Foto gevonden bij het Vrouwenlexicon. De industriële revolutie, die in Engeland rond 1750 begon en zich als een olievlek uitspreidde naar de rest van Europa, riep in haar eigen tijd al negatieve reacties op (zie ook aflevering 160). De reacties hadden te maken met het verdwijnen van de ambachtelijke en kleinschalige werkplaatsen, waar trouwens ook vaak vrouwen werkten. Mensen vonden de industriële producten lelijk en misten de mooie handmatig vervaardigde producten.
Het ongenoegen resulteerde in de ‘arts-and-craftsbeweging’, ofwel een ‘kunst-en-nijverheidsbeweging’. Het gaat hier voornamelijk om toegepaste kunst. De Engelsman William Morris (1834-1896) was de belangrijkste vertegenwoordiger van de beweging en de Engelse kunstenaar en schrijver John Ruskin (1819-1900) inspirator. (Info: wikip.)
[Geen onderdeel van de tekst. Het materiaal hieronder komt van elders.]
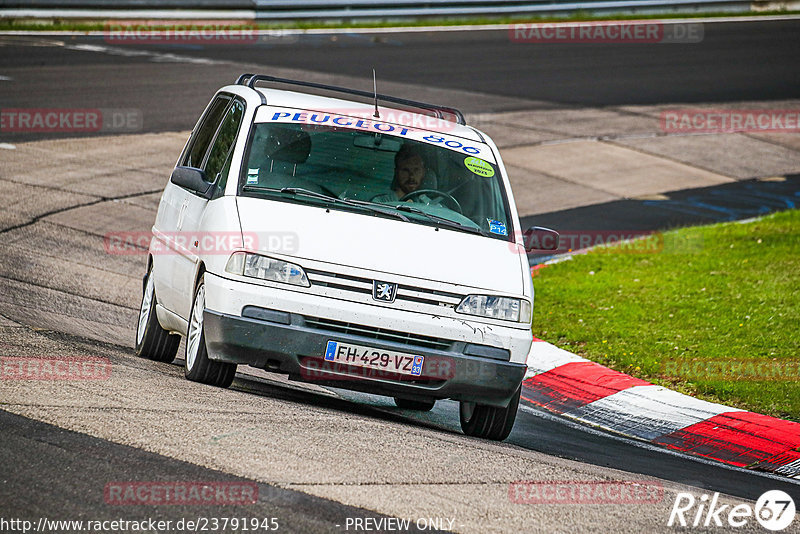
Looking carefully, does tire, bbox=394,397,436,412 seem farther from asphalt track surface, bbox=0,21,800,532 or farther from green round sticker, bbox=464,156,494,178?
green round sticker, bbox=464,156,494,178

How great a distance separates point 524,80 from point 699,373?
1713 centimetres

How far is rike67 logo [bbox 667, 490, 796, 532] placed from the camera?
548 centimetres

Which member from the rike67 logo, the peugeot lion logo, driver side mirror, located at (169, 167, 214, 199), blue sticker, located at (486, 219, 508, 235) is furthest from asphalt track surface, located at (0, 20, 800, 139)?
the rike67 logo

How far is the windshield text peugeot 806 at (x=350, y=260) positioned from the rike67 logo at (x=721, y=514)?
57.6 inches

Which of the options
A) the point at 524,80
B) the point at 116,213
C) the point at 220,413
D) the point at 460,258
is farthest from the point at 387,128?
the point at 524,80

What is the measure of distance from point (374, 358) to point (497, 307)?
0.82m

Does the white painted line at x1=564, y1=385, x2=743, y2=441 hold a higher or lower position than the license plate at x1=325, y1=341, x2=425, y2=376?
lower

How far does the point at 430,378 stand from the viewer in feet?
22.1

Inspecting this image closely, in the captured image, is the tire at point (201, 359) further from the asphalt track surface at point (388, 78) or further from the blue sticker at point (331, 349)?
the blue sticker at point (331, 349)

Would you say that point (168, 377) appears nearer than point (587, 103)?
Yes

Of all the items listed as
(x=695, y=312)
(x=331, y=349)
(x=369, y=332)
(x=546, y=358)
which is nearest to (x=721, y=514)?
(x=369, y=332)

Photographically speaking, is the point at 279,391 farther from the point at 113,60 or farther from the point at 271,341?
the point at 113,60

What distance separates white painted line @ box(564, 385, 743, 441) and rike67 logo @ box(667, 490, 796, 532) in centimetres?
221

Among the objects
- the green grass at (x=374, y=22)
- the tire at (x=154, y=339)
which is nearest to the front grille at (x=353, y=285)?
the tire at (x=154, y=339)
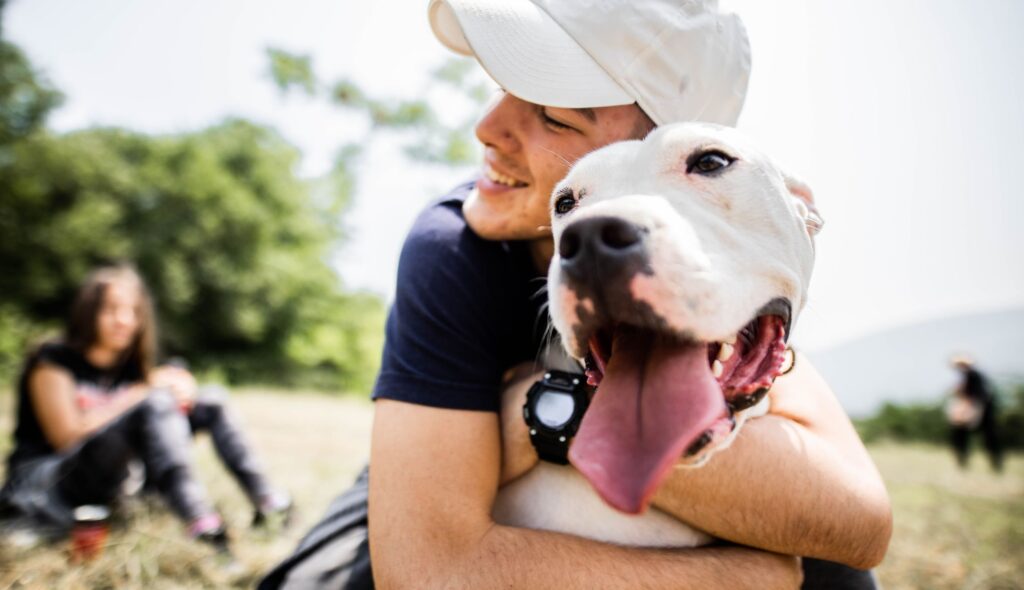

Liesbeth Brandt Corstius heeft het over ‘de bezielende leiding van William Morris’ en dat hij industriële producten per definitie lelijk vond. Daarnaast vond hij ‘de industriële productiewijze ongezond voor lichaam en geest’. Kleine coöperaties die in hun eigen levenshoud konden voorzien vond Morris beter. In zo’n kleine coöperatie konden dan ‘gebruiksvoorwerpen met persoonlijke aandacht en kunstzin ontworpen en uitgevoerd worden.’ (feministische kunst internationaal, 1978, p.24.)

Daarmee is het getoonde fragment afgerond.